You haven’t adequately explained how hundreds of thousands of rigorously cross-checked results, some of them with a precision better than one part in a thousand, could consistently be in error by factors of up to a million. I brought up oil exploration and the sheer expense that falsifying that much data would require, and you haven’t addressed either of them.

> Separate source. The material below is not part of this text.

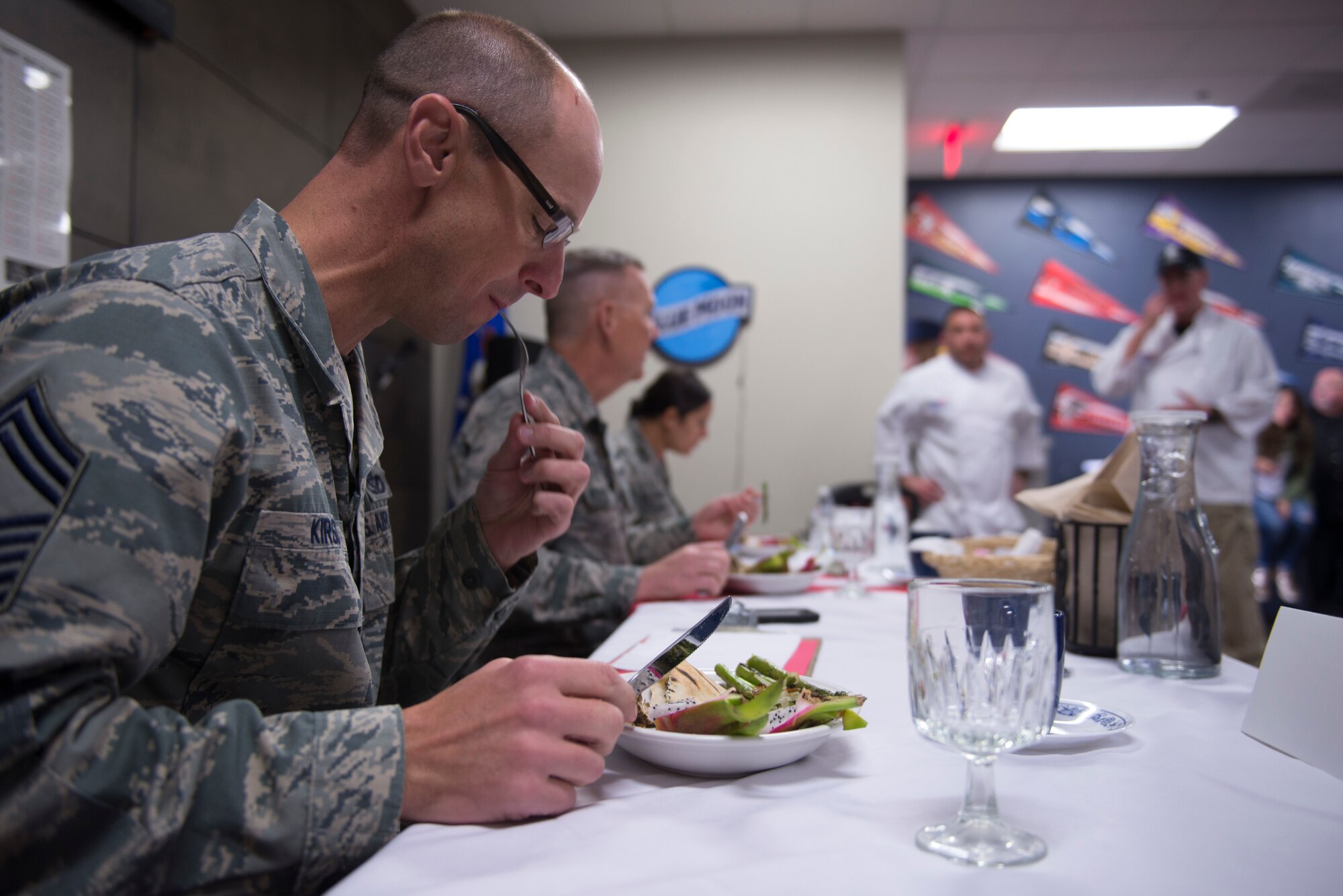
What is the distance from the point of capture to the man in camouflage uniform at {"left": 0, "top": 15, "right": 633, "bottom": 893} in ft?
1.70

Force-feeding things down our children’s throats, and “opposition by the power of the state” have nothing to do with it. It’s about making sure your facts are straight. And about not accepting technical standards that are so low that in any other branch of science, they would kill people. It’s as simple as that.

God also says that a day with the Lord is like a thousand years and a thousand years are like a day. (2 Peter 3:8; Psalm 90:4). I realise that some people think that’s not a lot to go on, but at least in terms of long ages the Bible gives us something. The only other scientifically honest alternative is the suggestion that God could have created everything with the appearance of age and evidence for a history of events that never happened. In support of that, the Bible gives us nothing.

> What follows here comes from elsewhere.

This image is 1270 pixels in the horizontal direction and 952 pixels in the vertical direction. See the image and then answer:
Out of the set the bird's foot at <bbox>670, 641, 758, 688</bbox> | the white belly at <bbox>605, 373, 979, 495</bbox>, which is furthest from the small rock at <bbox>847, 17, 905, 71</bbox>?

As for the Flood, personally I believe that it was a real historical event, though I can’t say for certain where, when, or how extensive it was. As far as I can tell, a regional (rather than a global) Flood is consistent with the Hebrew text, but even if the Flood was global, there is nothing whatsoever in the Bible that tells us that it created the fossil record, nor that it reshaped the continents, nor that it was accompanied by accelerated nuclear decay, nor that Noah had dinosaurs on board the Ark, nor that it was followed by a 200 year ice age, nor that it was followed by a few hundred years of hyper-evolution. These ideas are not a part of the Genesis account itself, but are a thick layer of science fiction plastered on top of it. They are not God’s infallible Word, but man’s fallible wisdom.

Finally:

You’re quote mining Scripture to make a point here. (The technical term for that is “eisegesis” btw.) This verse does indicate that we can’t know everything (incidentally, you may want to read up about Gödel’s Incompletelness Theorem on that one) but it doesn’t mean that we can’t find out anything. Consider Psalm 111:2 (which is quoted above the entrance to the Cavendish Laboratory in Cambridge):

The works of the Lord are great, sought out of all them that have pleasure therein.

The NIV translates it as “pondered by all”; ESV, NASB and others translate it as “studied by all.” Some people call it “the Research Scientist’s Psalm.”